Bannon’s surrender Thursday makes him the third defendant pardoned by Trump to face charges brought by the Manhattan District Attorney’s office.
Paul Manafort, the one-time Trump campaign chairman, is accused of directing a two-year scheme to obtain more than $19 million in residential mortgage loans based on fraudulent filings with various banks. The New York Court of Appeals eventually threw out the case, making it very similar to Manafort’s federal conviction, and therefore a double jeopardy.
In State v. Bannon expected that “double jeopardy” would not apply because the jury had never met to consider federal fraud charges over “We’re Building the Wall.”
Former New York Observer editor Ken Corson, associate Jared Kushner and reporter Rudy Giuliani have been pardoned by Trump in a federal cyberstalking case. Curzon eventually pleaded guilty to two nationwide felonies accusing him of spying on his ex-wife’s computer.

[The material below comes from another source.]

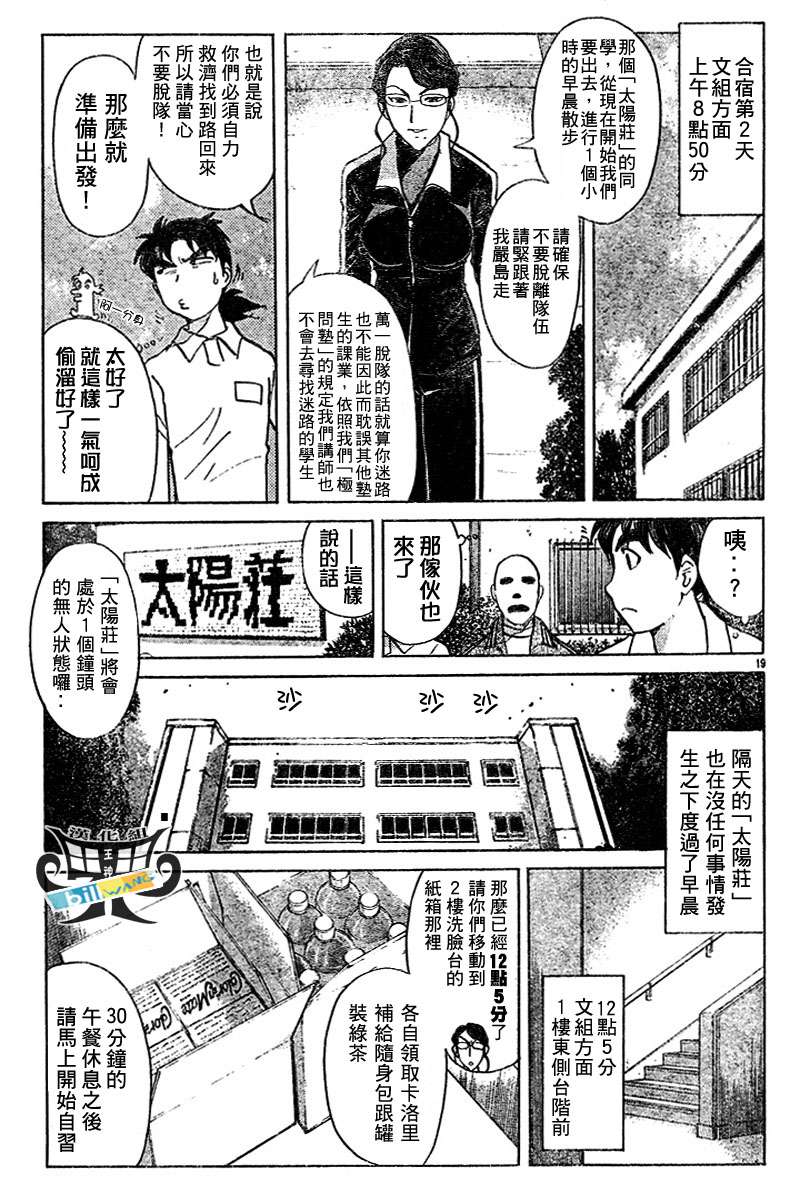 金田一少年之事件簿 第3卷 第85页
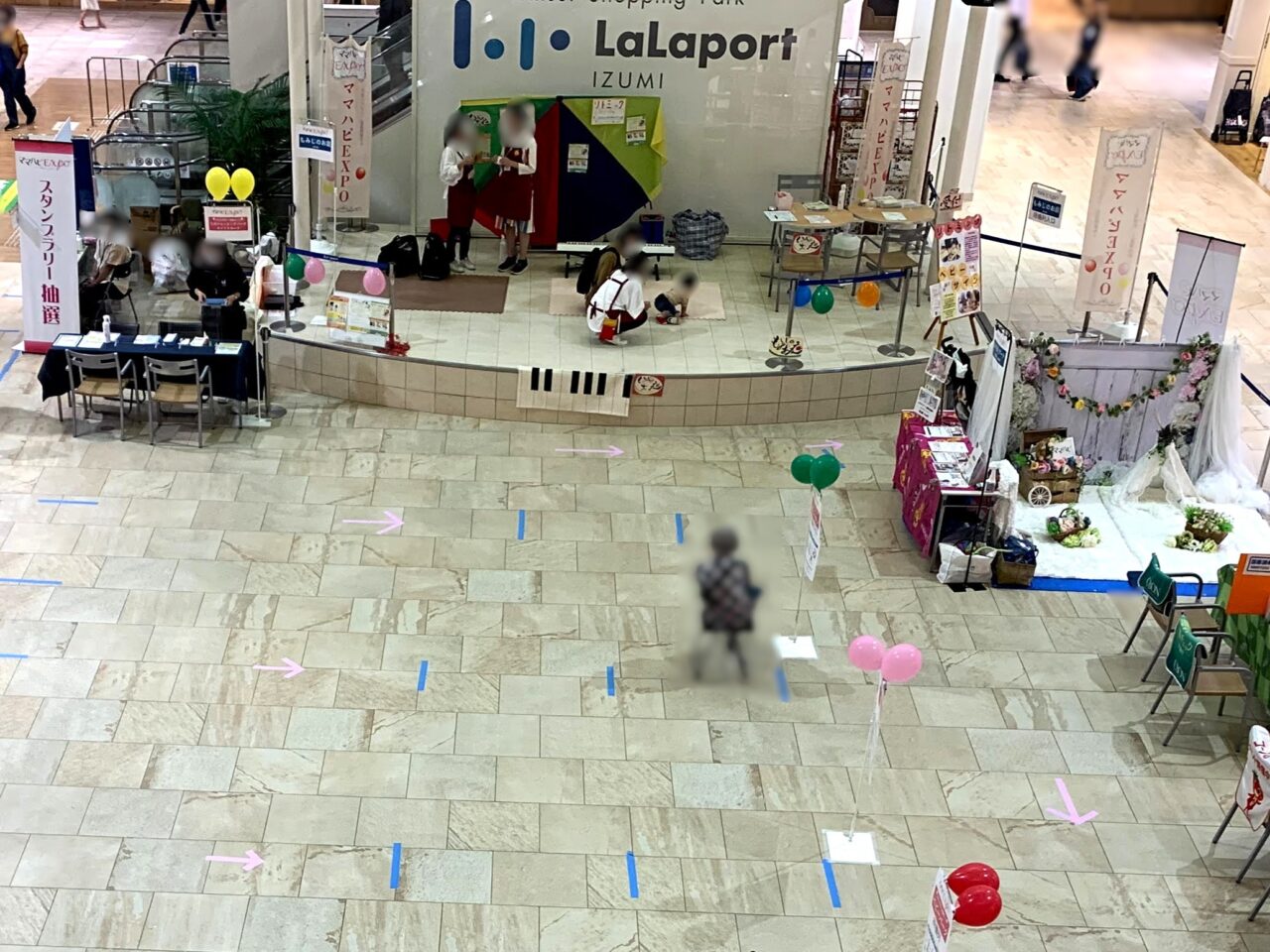 ママハピEXPO 会場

Corson is scheduled to return to court next week so the judge can make sure he complies with community service.
Trump pardoned Curzon in his final moments in office, but then-Manhattan Attorney General C. Vance announced an indictment seven months later.
According to the indictment, in 2015 Curzon secretly installed spyware from his Observer’s work computer onto his ex-wife’s computer.
“We will not accept presidential pardons as get-out-of-jail-free cards for well-connected New Yorkers,” Vance said in a statement when the charges against Gerson were announced in 2021.